Cluster does not attempt to remove inaccessible server node for ~55min

tomer-ds commented 3 years ago

Overview of the Issue

We have a Consul cluster in AWS Tokyo region made of 3 Server nodes spread across AZ's A, C and D. Last Friday (19-02-2021) the entire of AZ-C went down causing the cluster to lose connection the Consul server in that AZ.
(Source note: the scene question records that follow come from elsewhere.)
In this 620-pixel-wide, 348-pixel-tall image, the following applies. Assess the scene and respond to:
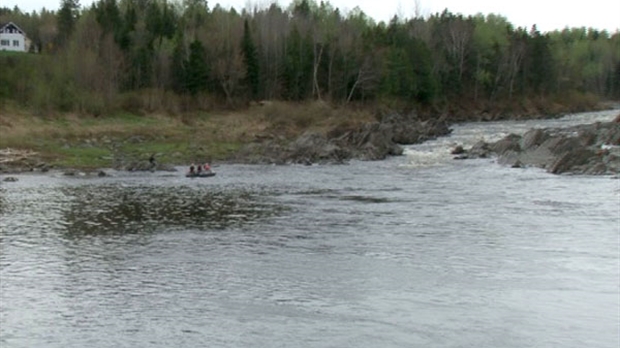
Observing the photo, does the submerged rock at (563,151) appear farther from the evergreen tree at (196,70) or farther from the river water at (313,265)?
the evergreen tree at (196,70)

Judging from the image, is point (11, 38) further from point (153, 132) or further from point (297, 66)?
point (153, 132)

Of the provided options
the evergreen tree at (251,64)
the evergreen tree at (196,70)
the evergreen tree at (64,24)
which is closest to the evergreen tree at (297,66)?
the evergreen tree at (251,64)

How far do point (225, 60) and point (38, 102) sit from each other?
3073 centimetres

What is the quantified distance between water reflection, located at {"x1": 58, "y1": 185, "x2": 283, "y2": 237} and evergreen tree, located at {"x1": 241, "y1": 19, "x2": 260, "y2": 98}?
61731 mm

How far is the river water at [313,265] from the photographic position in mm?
23375

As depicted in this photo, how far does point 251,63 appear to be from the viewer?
4606 inches

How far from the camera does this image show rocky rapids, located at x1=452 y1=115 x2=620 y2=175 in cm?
6034

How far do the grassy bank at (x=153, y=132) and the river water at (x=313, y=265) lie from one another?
18.5 metres

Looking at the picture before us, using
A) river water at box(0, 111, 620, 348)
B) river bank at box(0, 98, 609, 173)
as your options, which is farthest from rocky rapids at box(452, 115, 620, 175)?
river bank at box(0, 98, 609, 173)

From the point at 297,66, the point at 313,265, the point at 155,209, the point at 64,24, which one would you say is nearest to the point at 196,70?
the point at 297,66

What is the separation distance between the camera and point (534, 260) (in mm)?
32281

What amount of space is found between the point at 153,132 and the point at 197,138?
18.7 ft

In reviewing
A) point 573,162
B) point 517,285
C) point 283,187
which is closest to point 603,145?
point 573,162

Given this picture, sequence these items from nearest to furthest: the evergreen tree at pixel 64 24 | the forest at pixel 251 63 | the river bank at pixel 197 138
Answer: the river bank at pixel 197 138, the forest at pixel 251 63, the evergreen tree at pixel 64 24
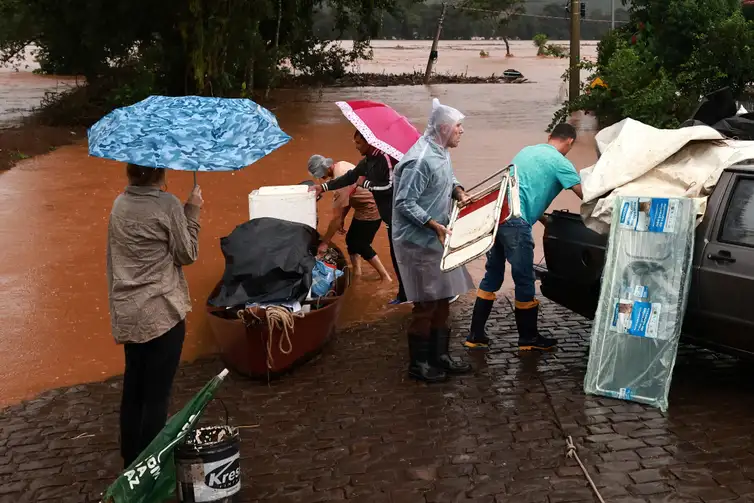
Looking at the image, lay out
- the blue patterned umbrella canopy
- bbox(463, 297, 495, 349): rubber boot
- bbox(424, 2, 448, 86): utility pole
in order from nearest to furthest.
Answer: the blue patterned umbrella canopy → bbox(463, 297, 495, 349): rubber boot → bbox(424, 2, 448, 86): utility pole

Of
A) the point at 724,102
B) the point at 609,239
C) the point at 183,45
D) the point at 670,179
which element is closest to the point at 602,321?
the point at 609,239

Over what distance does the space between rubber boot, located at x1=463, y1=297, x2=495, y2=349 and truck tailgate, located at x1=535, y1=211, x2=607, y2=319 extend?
1.71 feet

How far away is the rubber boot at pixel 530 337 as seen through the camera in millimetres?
7293

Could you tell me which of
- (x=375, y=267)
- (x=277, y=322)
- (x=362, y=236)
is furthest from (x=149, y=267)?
(x=375, y=267)

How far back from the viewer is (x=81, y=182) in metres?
16.5

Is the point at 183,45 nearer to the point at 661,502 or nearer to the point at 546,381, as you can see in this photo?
the point at 546,381

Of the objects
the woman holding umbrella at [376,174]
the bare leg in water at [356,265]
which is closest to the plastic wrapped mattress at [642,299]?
the woman holding umbrella at [376,174]

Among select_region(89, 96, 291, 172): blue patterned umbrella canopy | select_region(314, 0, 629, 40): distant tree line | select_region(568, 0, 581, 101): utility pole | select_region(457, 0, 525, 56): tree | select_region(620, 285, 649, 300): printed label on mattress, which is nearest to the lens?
select_region(89, 96, 291, 172): blue patterned umbrella canopy

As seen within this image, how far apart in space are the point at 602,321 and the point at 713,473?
4.62 ft

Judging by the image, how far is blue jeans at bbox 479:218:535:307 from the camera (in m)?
6.88

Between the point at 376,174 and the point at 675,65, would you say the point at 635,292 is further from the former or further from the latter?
the point at 675,65

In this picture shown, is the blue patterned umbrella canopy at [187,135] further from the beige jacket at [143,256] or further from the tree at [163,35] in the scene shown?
the tree at [163,35]

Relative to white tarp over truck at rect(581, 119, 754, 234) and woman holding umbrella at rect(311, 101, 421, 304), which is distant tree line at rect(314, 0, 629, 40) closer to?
woman holding umbrella at rect(311, 101, 421, 304)

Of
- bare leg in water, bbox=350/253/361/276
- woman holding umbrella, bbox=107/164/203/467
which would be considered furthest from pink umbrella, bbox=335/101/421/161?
woman holding umbrella, bbox=107/164/203/467
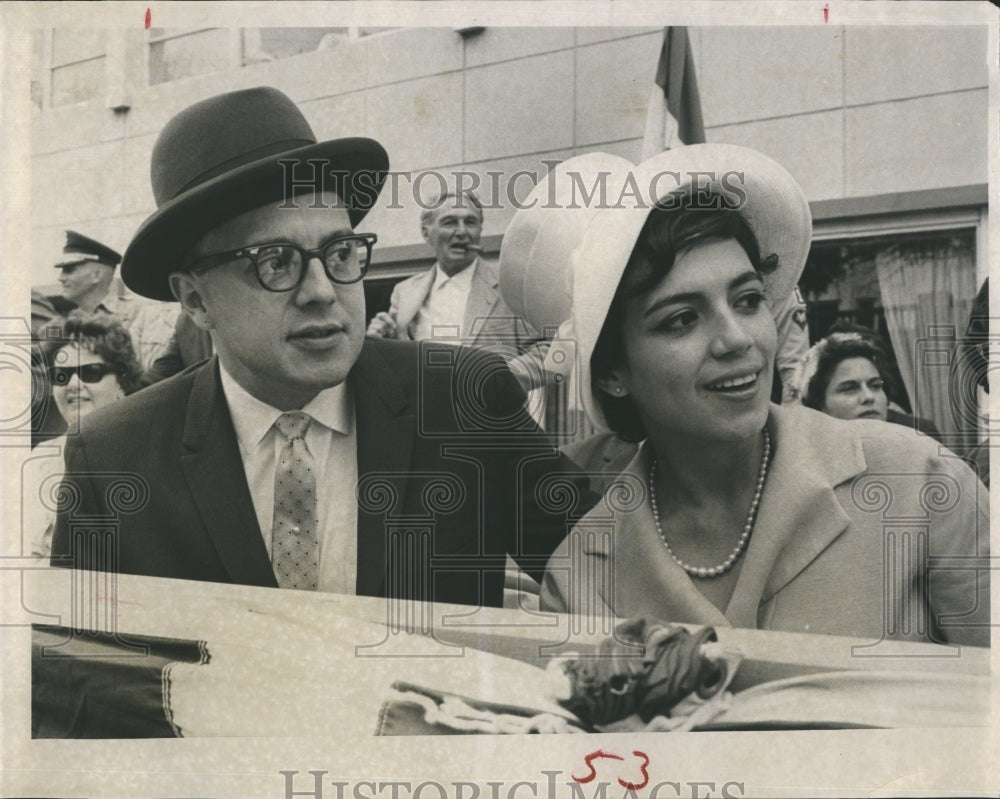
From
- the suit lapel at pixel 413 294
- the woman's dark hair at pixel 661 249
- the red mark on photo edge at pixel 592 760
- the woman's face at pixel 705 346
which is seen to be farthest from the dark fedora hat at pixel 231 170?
the red mark on photo edge at pixel 592 760

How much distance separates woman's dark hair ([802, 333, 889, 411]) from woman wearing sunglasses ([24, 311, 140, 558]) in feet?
8.08

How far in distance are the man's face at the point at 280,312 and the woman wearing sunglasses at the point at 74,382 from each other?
1.08 ft

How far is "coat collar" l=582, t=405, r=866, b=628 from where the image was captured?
356 cm

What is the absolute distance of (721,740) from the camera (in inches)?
143

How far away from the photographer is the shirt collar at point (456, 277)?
366 cm

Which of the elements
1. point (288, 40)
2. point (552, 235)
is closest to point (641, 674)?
point (552, 235)

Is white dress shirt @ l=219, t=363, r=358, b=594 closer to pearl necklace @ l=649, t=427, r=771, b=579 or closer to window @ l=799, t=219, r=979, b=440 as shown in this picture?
pearl necklace @ l=649, t=427, r=771, b=579

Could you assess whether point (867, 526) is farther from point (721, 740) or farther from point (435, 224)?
point (435, 224)

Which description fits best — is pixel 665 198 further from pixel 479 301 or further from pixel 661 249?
pixel 479 301

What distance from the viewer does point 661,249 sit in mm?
3510

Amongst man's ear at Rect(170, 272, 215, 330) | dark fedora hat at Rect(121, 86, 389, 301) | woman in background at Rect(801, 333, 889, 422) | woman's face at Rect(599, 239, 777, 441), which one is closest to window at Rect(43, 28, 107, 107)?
dark fedora hat at Rect(121, 86, 389, 301)

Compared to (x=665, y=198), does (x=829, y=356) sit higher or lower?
lower

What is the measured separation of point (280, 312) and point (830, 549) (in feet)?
6.93

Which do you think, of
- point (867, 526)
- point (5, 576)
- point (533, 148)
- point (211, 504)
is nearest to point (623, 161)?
point (533, 148)
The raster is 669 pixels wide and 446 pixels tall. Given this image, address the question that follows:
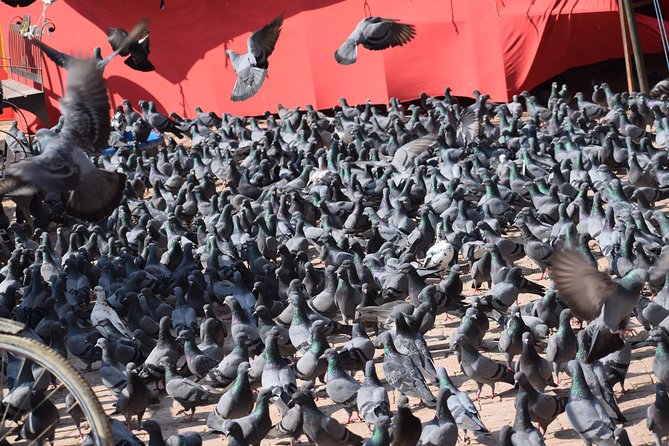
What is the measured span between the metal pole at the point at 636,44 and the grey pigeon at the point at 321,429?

The 2 log lines that first show the issue starting:

The last log line from the node in the failed AZ

19 Feb 2021 20:22:39.025[HL-L-CON-2]: 2021-02-19T18:22:35.373Z [DEBUG] agent.server.raft: accepted connection: local-address=172.20.200.36:8300 remote-address=172.20.100.161:60196

The first error related to that node in the cluster:

19 Feb 2021 20:22:39.375[HL-L-CON-1]: 2021-02-19T18:22:34.960Z [INFO] agent.server.raft: aborting pipeline replication: peer="{Voter d7d0a6a5-989c-530f-42d5-75a191b61890 172.20.200.36:8300}"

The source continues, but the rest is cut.